Belli ki sohbete gelmiş. Görev falan için değil. Sıkıntılı. Biraz konuşmaya, açılmaya
ihtiyacı var.
- Pezevenkler eğleniyorlar komutanım...
- Duyuyorum...
- Hiç de huzursuz gibi değiller. Burnumuzun dibinde yeyip içiyorlar...
- Dün öğlen apartmanına çıgdım. Ordan havuz görünür. Mayolu garılarnan
adamları gördükçe sinirim bozuldu. Bizi sallayan yok. Hele iki garı vardı, sarışın. Gördüler da bagdığımı. Alay edercesina el salladılar bana. Ne geldi bana bilin? Al piyadeyi, at kıçlarına iki dane... Sonra, ne istersa olsun...

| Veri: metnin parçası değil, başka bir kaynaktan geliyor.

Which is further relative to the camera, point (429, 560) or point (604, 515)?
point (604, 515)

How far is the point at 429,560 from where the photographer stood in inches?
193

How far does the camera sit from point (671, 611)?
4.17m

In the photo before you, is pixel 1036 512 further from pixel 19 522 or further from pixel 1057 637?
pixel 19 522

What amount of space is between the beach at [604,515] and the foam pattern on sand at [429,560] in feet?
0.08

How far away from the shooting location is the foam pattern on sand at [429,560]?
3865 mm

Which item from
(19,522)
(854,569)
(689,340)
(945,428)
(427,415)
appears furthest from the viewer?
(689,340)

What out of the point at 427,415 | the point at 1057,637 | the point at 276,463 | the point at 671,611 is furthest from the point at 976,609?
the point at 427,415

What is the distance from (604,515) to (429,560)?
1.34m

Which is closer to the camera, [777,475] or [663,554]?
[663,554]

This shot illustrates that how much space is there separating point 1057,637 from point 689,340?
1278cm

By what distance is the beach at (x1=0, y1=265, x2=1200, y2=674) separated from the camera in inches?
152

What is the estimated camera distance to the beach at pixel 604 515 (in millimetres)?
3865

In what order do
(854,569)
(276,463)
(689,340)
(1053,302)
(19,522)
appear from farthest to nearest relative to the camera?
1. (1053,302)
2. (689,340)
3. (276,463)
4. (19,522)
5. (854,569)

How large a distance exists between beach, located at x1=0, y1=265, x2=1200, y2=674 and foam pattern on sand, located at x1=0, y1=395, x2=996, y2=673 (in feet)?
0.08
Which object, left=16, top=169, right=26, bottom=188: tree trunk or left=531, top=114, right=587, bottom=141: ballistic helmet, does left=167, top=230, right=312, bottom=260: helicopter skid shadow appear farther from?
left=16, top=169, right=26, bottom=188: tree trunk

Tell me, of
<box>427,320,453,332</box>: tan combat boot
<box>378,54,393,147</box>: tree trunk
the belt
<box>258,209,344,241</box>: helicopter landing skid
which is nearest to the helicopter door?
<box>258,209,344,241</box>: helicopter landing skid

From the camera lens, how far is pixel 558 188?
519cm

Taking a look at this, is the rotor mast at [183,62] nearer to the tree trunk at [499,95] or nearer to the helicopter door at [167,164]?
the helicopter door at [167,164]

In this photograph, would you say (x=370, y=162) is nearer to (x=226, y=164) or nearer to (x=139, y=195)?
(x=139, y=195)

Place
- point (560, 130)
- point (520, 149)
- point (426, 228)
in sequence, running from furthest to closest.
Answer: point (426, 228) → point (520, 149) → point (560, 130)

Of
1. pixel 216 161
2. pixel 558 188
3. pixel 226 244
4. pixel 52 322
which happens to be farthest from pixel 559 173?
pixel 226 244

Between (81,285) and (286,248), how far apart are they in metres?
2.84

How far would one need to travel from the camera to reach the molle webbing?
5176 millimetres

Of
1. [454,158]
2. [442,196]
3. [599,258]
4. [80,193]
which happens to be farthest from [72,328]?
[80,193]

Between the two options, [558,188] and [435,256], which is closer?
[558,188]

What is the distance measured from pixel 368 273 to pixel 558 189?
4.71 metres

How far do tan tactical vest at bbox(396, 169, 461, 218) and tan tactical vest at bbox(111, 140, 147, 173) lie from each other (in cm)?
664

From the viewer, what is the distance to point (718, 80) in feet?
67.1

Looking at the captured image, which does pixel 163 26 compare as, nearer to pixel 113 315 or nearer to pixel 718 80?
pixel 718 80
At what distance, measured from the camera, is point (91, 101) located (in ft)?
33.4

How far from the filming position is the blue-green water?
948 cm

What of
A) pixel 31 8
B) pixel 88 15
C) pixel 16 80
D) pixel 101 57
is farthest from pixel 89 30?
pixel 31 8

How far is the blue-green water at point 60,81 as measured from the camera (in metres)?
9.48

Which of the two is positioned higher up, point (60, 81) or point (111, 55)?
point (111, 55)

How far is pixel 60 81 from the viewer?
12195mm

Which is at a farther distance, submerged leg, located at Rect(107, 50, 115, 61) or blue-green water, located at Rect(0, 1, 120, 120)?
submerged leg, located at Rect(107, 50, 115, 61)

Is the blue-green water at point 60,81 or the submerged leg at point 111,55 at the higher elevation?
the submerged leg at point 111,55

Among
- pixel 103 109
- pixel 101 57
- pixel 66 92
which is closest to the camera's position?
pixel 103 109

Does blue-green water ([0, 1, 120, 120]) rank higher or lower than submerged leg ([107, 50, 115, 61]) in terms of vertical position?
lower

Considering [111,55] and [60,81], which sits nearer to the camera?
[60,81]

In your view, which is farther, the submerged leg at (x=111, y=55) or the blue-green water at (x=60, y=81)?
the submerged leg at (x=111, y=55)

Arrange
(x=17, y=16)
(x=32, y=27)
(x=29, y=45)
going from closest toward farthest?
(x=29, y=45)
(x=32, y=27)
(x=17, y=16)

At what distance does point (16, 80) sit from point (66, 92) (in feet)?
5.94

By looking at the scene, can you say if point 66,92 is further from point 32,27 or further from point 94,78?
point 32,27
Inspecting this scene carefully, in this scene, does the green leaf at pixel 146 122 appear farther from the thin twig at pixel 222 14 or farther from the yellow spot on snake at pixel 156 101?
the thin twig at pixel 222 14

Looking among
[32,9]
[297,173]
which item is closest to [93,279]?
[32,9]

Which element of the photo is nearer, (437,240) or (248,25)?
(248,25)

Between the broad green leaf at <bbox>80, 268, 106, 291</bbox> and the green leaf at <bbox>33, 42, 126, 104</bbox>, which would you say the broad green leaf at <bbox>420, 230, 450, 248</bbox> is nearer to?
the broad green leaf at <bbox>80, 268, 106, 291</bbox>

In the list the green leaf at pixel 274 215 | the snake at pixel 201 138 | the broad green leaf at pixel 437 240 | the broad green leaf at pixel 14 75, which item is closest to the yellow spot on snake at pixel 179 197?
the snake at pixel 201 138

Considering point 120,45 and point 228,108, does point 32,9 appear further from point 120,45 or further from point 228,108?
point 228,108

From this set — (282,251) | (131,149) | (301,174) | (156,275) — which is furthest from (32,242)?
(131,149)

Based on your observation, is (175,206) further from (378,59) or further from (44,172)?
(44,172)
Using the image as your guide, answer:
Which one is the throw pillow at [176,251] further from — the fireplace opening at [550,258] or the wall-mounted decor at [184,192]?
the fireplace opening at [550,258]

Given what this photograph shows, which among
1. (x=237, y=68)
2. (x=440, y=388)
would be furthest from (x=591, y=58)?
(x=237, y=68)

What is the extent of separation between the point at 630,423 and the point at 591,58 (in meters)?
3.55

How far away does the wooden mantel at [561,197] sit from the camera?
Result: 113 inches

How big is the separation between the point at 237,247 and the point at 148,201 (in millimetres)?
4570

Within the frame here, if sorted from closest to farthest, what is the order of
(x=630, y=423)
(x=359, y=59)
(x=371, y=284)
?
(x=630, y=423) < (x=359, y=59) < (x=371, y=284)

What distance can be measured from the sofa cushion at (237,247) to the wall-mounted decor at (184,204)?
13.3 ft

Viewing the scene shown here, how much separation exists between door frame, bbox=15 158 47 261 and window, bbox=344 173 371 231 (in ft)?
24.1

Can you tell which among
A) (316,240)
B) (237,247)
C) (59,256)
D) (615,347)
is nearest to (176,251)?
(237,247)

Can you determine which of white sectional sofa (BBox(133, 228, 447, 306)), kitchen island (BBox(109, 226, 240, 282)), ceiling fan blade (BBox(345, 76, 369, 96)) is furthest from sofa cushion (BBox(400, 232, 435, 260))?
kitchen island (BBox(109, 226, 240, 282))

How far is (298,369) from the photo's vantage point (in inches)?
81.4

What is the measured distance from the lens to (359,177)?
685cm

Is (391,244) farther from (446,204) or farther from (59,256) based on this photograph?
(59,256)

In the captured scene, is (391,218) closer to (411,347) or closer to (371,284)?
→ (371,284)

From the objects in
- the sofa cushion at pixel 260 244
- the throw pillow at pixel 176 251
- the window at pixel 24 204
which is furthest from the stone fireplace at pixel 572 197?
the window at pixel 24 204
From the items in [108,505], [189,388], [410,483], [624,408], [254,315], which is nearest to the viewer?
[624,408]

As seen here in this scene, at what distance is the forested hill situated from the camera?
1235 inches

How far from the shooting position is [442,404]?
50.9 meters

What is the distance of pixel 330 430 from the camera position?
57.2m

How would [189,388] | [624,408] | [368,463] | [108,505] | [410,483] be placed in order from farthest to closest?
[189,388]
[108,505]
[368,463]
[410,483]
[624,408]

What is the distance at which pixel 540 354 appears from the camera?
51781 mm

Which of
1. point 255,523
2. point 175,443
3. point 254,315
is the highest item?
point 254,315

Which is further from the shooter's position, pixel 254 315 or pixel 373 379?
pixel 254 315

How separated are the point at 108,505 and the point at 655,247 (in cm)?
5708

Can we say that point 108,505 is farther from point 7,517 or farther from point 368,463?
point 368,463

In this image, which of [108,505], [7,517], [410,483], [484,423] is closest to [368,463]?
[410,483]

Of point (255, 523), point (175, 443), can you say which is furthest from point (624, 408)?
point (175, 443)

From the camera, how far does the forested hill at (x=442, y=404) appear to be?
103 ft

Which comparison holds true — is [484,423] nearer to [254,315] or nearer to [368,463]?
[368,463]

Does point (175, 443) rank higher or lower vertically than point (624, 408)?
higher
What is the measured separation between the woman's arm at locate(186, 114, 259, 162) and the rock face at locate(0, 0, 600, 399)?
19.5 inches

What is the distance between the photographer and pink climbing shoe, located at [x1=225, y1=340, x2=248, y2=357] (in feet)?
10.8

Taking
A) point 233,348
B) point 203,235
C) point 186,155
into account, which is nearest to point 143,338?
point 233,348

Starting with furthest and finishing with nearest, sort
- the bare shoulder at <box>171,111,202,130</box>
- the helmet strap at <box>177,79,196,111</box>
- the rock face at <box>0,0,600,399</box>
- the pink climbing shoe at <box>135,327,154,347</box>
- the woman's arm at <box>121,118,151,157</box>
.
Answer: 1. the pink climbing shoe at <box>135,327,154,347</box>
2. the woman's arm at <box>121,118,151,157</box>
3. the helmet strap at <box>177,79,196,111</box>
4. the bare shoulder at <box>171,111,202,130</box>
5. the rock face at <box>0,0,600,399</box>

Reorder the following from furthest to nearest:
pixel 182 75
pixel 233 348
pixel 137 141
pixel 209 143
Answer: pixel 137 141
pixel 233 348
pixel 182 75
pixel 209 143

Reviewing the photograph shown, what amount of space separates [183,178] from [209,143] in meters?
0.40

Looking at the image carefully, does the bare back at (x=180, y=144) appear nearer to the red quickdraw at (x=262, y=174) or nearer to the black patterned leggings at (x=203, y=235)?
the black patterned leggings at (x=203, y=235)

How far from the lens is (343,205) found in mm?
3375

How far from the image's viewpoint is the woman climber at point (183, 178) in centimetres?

- Onların ne suçu var komutanım?
- Bilmem... Öyle geldi bana....
- Ne olacak bu işin sonu komutanım?
- Bilir miyim oğlum ne olacak? İşde beglerik...
- Komutanım, ne olsun isterik biz?
- Tam anlamış değilim ki... Haklarımızın verilmesini istermişik? Rumlar bize asi
derler... Asiymişik....
- Rum radyosu hep öyle der...
- Dünya Enosis’e garşı... Ama Taksim’e da garşı... Ama bizimkilerin aglında galiba
hep Taksim var. Tabii bir da Türkiyeyi buraya getirmek.
- Mecbur olursa Türkiye gelecek herhalde. Ama sonra ne olacak? Benim merak
ettiğim bu? Rum, hoşgeldiniz demeyecek herhalde. Savaş çıkacak.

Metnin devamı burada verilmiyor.